A multicentre, randomized, open-label, phase III trial (NCT05243797; MajesTEC-4) will be investigating the efficacy and safety of teclistamab plus lenalidomide, compared with lenalidomide alone, as maintenance therapy following autologous stem cell transplantation in patients with newly diagnosed MM. An ongoing, randomized, open-label, multicentre, phase III trial (NCT05083169; MajesTEC-3) is assessing the efficacy of teclistamab plus daratumumab, compared with investigator’s choice of daratumumab plus pomalidomide plus dexamethasone or bortezomib plus dexamethasone, in patients with R/R MM [20]. The primary efficacy endpoint is progression-free survival [20].

A multiple arm, randomized, phase II platform study (NCT05469893; Immuno-PRISM) is currently recruiting to evaluate the efficacy of teclistamab compared with lenalidomide plus dexamethasone in patients with high-risk smouldering MM. A randomized, open-label, sequential assignment, phase II trial (NCT05231629; MASTER-2) will assess the efficacy of teclistamab plus autologous hematopoietic cell transplantation (AHCT) plus daratumumab compared with AHCT plus lenalidomide plus daratumumab in patients with newly diagnosed MM.

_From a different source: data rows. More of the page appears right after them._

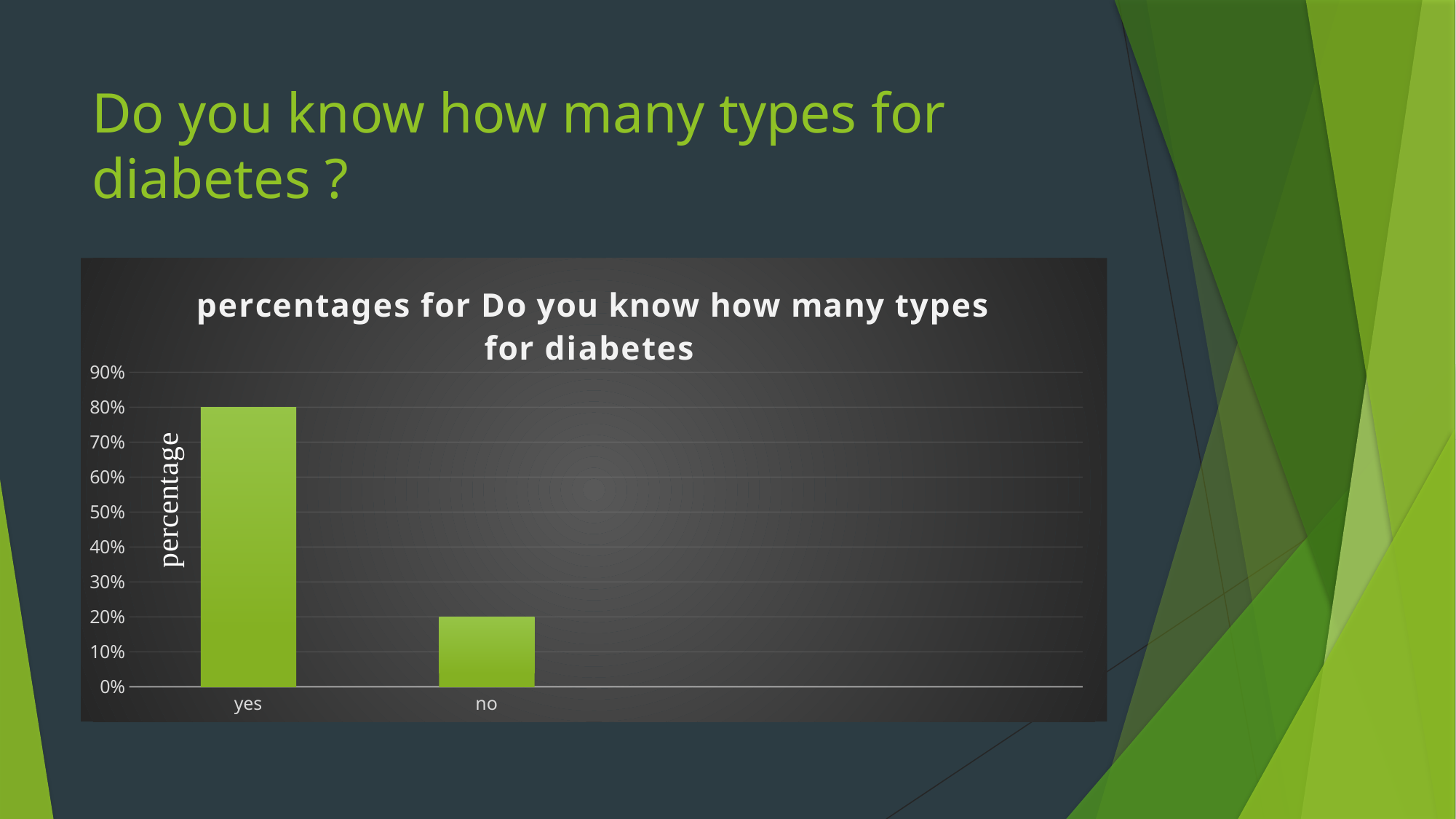
How many categories are shown on the x axis? 2 What is the difference between the percentages for "yes" and "no"? 60% What type of chart is shown on the slide? bar chart What is the title of the chart? percentages for Do you know how many types for diabetes What is the percentage for "no"? 20% Is the value for "yes" greater or less than 70%? greater What is the label of the vertical axis? percentage Which is larger, the percentage for "yes" or for "no"? yes What is the percentage for "yes"? 80% Is the value for "no" greater or less than 50%? less Which category has the lowest percentage? no Which category has the highest percentage? yes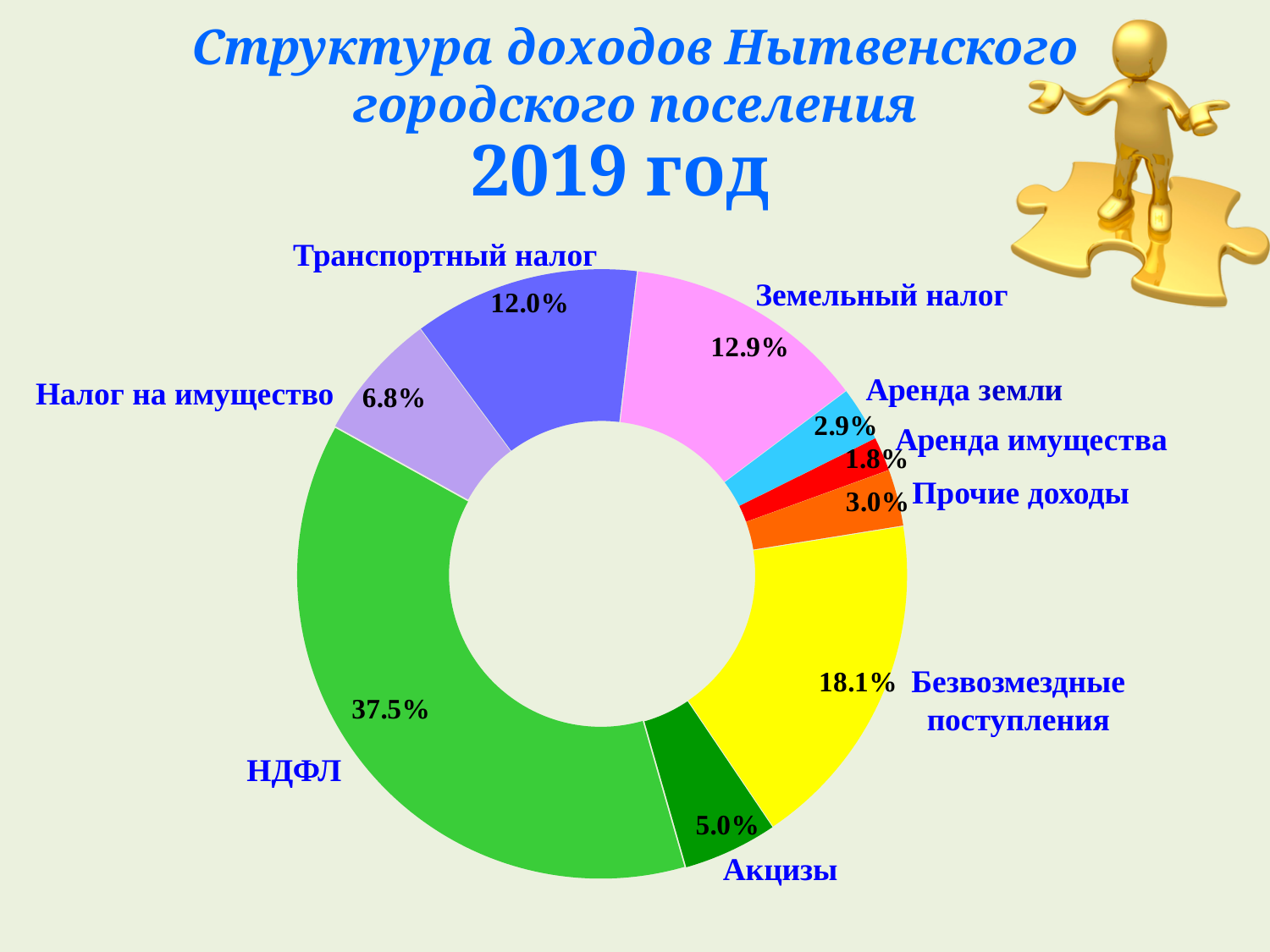
What is the value for Аренда имущества? 1.8% What kind of chart is shown on the slide? Doughnut (pie) chart What percentage is shown for Земельный налог? 12.9% How many categories are shown in the chart? 9 What is the difference between the shares of НДФЛ and Безвозмездные поступления? 19.4% Which category has the smallest share of revenue? Аренда имущества What is the value shown for Безвозмездные поступления? 18.1% What share of revenue does НДФЛ account for? 37.5% Which year does the chart title refer to? 2019 Which is larger, the share of Налог на имущество or the share of Акцизы? Налог на имущество Which category has the largest share of revenue? НДФЛ What is the difference between the shares of Земельный налог and Транспортный налог? 0.9%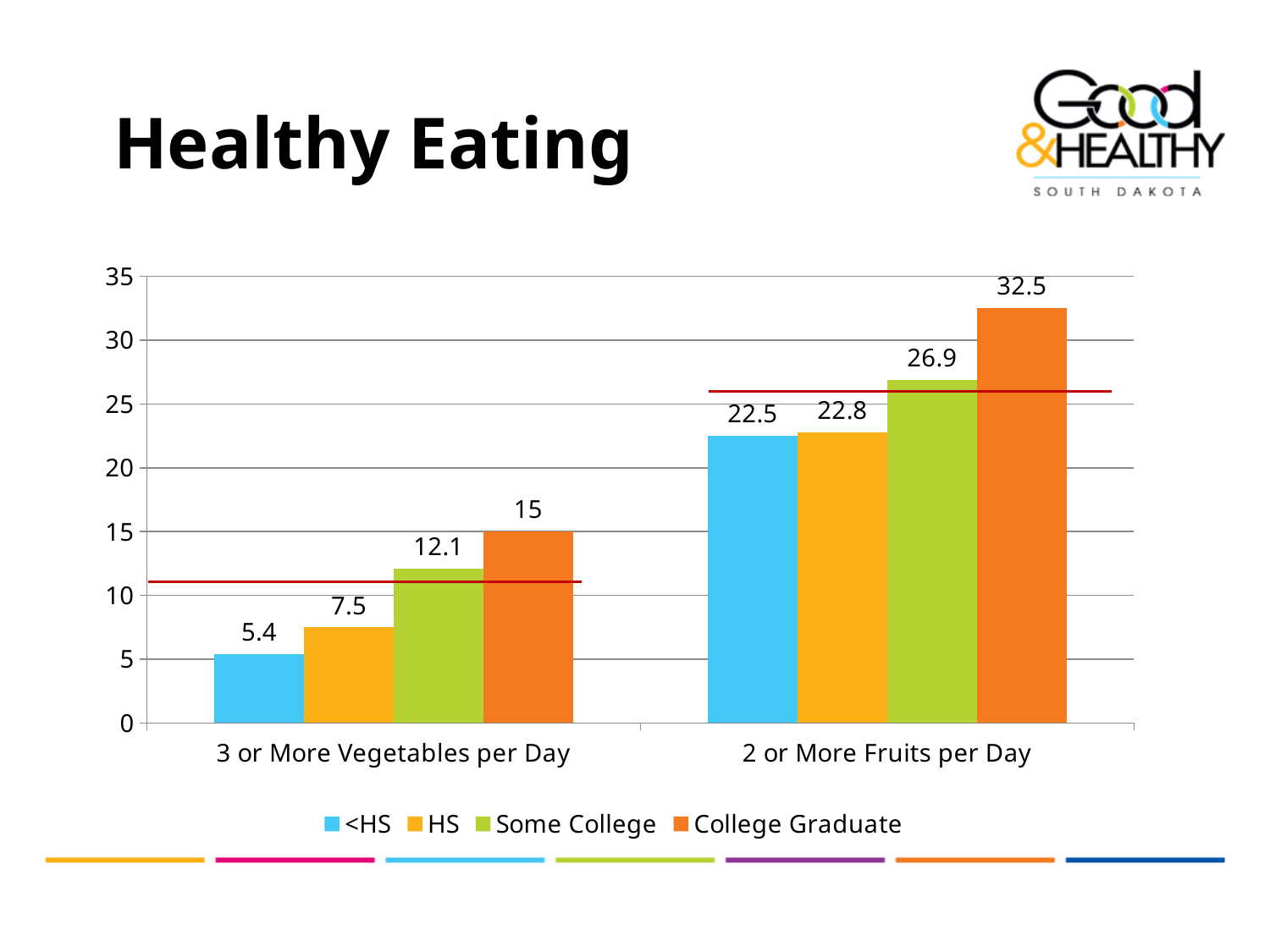
What is the value for Some College in the '3 or More Vegetables per Day' category? 12.1 What is the value for College Graduate in the '3 or More Vegetables per Day' category? 15 What kind of chart is shown on the slide? Bar chart Which series has the highest value in the '2 or More Fruits per Day' category? College Graduate What is the difference between the HS and <HS values in the '3 or More Vegetables per Day' category? 2.1 Is the value for Some College in the '2 or More Fruits per Day' category greater or less than 25? greater Which series has the lowest value in the '3 or More Vegetables per Day' category? <HS What is the value for <HS in the '2 or More Fruits per Day' category? 22.5 How many categories are shown on the x axis? 2 What is the difference between the College Graduate and <HS values in the '2 or More Fruits per Day' category? 10 How many series does the legend list? 4 Which is larger: the Some College value for '3 or More Vegetables per Day' or the HS value for '3 or More Vegetables per Day'? Some College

A phase I/II trial (NCT04696809) is currently recruiting Japanese patients with R/R MM to evaluate teclistamab at the recommended phase 2 dose (previously identified in phase 1 of MajesTEC-1).

Several phase Ib trials are ongoing to investigate the efficacy and safety of teclistamab as part of combination therapy for patient with R/R MM. A non-randomized, open-label, multicentre, phase Ib trial (NCT04722146; MajesTEC-2) is investigating the optimal dose(s) of teclistamab in combination with bortezomib, daratumumab, lenalidomide, nirogacestat and/or pomalidomide. The open-label, sequentially-assigned, multicentre, phase Ib TRIMM-3 trial (NCT05338775) is identifying the optimal safe dose(s) of a programmed cell death protein 1 inhibitor in combination with teclistamab or talquetamab. An open-label, multicentre, phase Ib, dose-escalation trial (NCT04586426; RedirecTT-1) is assessing the recommended dosages and safety of teclistamab plus talquetamab, with or without daratumumab.

All trials summarized in Sects. 2.3 and 2.4 are ongoing.